YOUR ASSIGNMENT: Beginning with the opening line, restate the following material exactly, up through the line that contains "scientific name: Trichosurus vulpecula".

PROVIDED DATA:

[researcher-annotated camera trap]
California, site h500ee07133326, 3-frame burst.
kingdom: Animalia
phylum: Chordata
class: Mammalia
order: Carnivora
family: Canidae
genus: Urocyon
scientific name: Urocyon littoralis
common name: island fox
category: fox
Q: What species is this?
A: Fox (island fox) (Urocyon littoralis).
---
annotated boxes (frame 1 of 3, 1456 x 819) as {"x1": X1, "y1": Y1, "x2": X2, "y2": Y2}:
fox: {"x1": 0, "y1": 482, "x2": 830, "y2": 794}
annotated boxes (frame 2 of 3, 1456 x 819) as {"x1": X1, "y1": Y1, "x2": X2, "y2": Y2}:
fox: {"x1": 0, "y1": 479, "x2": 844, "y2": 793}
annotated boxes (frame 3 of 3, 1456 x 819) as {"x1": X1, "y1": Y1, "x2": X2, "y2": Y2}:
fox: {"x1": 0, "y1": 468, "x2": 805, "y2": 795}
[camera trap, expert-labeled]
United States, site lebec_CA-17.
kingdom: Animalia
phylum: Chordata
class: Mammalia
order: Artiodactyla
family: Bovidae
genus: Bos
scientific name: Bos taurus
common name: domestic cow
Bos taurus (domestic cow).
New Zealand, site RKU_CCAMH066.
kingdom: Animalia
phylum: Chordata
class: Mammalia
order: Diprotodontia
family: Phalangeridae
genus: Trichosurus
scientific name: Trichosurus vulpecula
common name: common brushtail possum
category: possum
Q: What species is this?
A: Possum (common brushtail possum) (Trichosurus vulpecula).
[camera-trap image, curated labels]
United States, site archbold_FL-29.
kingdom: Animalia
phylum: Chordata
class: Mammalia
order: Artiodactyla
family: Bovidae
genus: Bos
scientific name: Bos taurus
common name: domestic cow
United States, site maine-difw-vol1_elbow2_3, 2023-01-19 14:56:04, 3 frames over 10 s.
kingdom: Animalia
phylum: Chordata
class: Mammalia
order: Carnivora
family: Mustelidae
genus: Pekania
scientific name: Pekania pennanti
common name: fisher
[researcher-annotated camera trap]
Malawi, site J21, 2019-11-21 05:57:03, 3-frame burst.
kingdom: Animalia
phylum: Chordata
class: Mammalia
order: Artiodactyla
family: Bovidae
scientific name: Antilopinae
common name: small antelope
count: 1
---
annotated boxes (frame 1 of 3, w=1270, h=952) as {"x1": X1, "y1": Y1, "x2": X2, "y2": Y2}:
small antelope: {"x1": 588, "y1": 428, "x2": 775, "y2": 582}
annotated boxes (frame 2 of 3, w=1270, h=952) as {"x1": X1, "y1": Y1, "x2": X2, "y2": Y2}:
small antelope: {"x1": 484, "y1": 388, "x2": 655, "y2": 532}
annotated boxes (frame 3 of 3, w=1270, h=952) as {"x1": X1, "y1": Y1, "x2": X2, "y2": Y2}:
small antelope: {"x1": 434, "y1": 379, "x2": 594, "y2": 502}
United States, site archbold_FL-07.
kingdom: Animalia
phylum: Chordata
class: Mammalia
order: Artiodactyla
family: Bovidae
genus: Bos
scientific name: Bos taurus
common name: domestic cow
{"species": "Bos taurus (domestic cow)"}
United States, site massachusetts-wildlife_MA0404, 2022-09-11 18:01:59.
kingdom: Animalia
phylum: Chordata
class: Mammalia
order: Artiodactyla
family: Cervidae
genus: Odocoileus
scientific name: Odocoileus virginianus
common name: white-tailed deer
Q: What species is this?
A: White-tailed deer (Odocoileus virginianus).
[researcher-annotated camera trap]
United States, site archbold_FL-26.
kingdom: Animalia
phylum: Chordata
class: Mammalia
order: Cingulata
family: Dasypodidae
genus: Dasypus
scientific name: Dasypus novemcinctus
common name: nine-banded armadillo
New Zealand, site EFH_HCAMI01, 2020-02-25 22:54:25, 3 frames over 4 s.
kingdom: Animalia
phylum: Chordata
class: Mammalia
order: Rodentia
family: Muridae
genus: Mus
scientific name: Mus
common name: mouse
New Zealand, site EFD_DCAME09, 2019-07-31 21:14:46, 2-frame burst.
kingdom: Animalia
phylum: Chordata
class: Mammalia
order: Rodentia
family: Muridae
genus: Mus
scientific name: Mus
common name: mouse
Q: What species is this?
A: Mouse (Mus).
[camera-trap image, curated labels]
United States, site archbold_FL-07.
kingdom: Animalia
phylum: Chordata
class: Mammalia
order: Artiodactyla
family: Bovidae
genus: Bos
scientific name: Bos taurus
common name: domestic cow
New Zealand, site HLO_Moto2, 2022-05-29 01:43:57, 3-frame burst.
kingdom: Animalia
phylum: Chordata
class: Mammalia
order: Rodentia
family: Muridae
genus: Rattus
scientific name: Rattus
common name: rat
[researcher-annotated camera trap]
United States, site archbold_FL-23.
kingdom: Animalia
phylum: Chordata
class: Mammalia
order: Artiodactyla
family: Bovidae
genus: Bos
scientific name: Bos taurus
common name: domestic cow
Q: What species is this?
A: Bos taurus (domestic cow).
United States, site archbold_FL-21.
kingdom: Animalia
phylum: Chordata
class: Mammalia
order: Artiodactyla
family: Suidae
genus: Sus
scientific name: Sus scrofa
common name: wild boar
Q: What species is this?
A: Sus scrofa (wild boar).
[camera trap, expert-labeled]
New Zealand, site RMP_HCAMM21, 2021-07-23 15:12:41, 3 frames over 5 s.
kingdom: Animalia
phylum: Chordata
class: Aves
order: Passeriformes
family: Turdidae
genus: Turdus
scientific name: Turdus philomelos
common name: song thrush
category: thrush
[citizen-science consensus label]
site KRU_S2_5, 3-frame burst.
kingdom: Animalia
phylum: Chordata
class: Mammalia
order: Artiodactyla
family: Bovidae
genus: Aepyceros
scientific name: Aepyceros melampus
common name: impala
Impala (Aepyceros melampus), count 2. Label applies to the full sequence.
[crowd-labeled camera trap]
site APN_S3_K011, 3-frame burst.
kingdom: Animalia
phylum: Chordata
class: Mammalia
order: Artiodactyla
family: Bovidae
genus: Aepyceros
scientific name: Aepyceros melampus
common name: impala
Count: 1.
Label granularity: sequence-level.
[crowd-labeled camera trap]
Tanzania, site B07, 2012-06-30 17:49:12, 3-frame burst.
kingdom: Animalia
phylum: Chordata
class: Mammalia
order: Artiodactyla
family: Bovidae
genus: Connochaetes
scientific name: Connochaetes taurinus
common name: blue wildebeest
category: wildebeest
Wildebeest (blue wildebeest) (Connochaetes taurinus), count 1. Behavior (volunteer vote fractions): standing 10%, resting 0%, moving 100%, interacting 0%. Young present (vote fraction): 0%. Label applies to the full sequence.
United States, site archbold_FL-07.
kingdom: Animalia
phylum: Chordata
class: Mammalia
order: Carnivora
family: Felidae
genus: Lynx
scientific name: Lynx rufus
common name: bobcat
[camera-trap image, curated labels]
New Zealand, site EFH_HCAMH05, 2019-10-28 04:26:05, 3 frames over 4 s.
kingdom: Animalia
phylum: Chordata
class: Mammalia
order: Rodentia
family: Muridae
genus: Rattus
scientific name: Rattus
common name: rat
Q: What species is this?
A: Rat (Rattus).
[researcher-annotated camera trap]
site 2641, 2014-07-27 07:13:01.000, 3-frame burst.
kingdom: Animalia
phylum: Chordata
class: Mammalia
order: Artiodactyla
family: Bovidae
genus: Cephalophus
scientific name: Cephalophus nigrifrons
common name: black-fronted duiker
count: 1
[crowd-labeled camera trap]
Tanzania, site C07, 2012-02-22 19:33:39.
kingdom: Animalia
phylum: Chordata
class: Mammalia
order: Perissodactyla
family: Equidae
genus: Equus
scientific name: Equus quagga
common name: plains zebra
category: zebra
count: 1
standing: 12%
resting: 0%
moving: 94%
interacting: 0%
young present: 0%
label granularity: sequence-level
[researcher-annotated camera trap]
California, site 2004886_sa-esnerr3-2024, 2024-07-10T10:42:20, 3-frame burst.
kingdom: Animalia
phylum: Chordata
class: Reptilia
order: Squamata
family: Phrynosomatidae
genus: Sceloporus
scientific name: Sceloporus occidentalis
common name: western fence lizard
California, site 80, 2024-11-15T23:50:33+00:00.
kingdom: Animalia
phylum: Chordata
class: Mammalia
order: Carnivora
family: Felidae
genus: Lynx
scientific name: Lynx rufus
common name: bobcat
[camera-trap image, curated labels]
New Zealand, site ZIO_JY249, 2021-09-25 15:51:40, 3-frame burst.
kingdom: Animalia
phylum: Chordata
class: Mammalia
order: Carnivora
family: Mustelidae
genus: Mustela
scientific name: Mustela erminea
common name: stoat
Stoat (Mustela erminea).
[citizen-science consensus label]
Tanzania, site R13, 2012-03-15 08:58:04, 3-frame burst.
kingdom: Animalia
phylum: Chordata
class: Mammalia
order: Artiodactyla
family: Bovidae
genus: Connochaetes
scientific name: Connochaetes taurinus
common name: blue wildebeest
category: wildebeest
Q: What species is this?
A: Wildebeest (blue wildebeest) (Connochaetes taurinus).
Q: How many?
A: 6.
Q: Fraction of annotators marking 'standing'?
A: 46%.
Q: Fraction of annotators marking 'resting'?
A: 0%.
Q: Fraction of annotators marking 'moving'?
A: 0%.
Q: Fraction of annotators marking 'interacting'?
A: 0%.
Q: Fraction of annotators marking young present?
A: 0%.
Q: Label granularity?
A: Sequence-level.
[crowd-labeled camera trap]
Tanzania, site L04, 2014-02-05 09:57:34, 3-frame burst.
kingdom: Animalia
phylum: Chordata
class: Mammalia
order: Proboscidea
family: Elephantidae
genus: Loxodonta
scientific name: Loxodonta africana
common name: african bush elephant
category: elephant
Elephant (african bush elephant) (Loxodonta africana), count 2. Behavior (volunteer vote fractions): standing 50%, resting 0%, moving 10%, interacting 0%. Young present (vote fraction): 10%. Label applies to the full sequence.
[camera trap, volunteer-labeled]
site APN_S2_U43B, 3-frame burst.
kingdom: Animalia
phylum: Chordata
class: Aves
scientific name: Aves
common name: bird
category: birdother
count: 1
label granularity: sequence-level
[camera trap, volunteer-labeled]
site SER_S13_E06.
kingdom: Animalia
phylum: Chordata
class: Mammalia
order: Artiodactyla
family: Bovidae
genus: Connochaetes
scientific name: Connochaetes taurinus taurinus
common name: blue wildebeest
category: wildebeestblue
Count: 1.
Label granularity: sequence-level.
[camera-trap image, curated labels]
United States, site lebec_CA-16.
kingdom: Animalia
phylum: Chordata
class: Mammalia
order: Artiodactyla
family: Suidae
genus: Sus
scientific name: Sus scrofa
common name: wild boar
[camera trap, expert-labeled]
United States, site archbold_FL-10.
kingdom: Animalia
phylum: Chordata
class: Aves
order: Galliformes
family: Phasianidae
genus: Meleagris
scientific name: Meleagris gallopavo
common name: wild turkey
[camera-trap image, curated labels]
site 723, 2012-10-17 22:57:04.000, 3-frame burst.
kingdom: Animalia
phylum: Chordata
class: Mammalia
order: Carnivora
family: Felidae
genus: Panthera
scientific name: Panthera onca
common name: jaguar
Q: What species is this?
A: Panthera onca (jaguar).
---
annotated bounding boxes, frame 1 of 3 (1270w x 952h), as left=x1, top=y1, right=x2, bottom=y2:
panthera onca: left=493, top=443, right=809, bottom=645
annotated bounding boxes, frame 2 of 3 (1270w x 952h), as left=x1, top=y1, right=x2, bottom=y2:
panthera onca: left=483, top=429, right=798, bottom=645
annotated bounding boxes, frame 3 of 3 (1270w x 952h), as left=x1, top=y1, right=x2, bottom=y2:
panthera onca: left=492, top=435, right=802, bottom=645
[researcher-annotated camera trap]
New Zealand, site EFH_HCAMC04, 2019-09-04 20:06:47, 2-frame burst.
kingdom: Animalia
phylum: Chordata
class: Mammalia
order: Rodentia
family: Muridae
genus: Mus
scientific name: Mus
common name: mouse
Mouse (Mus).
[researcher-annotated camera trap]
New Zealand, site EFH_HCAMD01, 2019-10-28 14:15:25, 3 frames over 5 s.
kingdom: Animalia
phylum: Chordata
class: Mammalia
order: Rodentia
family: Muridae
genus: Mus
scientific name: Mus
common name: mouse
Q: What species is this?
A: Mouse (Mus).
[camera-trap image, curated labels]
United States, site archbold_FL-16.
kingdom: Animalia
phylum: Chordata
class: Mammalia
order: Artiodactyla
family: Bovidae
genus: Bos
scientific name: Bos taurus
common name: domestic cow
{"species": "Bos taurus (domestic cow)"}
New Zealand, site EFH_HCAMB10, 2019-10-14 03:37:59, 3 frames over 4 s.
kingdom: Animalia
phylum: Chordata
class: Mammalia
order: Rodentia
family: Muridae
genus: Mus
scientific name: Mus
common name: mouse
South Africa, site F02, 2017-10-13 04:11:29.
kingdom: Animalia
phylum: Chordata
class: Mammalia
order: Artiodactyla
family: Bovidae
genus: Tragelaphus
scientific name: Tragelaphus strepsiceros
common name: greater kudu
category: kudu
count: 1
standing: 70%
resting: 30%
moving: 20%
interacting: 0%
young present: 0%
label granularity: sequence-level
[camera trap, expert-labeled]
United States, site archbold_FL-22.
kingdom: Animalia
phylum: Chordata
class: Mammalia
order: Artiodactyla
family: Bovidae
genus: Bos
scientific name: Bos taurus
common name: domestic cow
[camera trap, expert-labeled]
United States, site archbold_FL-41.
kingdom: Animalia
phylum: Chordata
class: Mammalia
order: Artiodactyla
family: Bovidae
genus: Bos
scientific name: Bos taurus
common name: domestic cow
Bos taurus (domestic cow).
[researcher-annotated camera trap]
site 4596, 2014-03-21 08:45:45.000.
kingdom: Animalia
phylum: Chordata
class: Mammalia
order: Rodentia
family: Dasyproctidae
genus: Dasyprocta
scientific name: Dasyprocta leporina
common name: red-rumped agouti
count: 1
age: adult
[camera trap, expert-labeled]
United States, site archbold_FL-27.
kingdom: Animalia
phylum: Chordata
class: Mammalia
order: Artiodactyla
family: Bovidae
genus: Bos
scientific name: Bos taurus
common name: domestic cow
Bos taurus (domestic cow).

YOUR SOLUTION:
[researcher-annotated camera trap]
California, site h500ee07133326, 3-frame burst.
kingdom: Animalia
phylum: Chordata
class: Mammalia
order: Carnivora
family: Canidae
genus: Urocyon
scientific name: Urocyon littoralis
common name: island fox
category: fox
Q: What species is this?
A: Fox (island fox) (Urocyon littoralis).
---
annotated boxes (frame 1 of 3, 1456 x 819) as {"x1": X1, "y1": Y1, "x2": X2, "y2": Y2}:
fox: {"x1": 0, "y1": 482, "x2": 830, "y2": 794}
annotated boxes (frame 2 of 3, 1456 x 819) as {"x1": X1, "y1": Y1, "x2": X2, "y2": Y2}:
fox: {"x1": 0, "y1": 479, "x2": 844, "y2": 793}
annotated boxes (frame 3 of 3, 1456 x 819) as {"x1": X1, "y1": Y1, "x2": X2, "y2": Y2}:
fox: {"x1": 0, "y1": 468, "x2": 805, "y2": 795}
[camera trap, expert-labeled]
United States, site lebec_CA-17.
kingdom: Animalia
phylum: Chordata
class: Mammalia
order: Artiodactyla
family: Bovidae
genus: Bos
scientific name: Bos taurus
common name: domestic cow
Bos taurus (domestic cow).
New Zealand, site RKU_CCAMH066.
kingdom: Animalia
phylum: Chordata
class: Mammalia
order: Diprotodontia
family: Phalangeridae
genus: Trichosurus
scientific name: Trichosurus vulpecula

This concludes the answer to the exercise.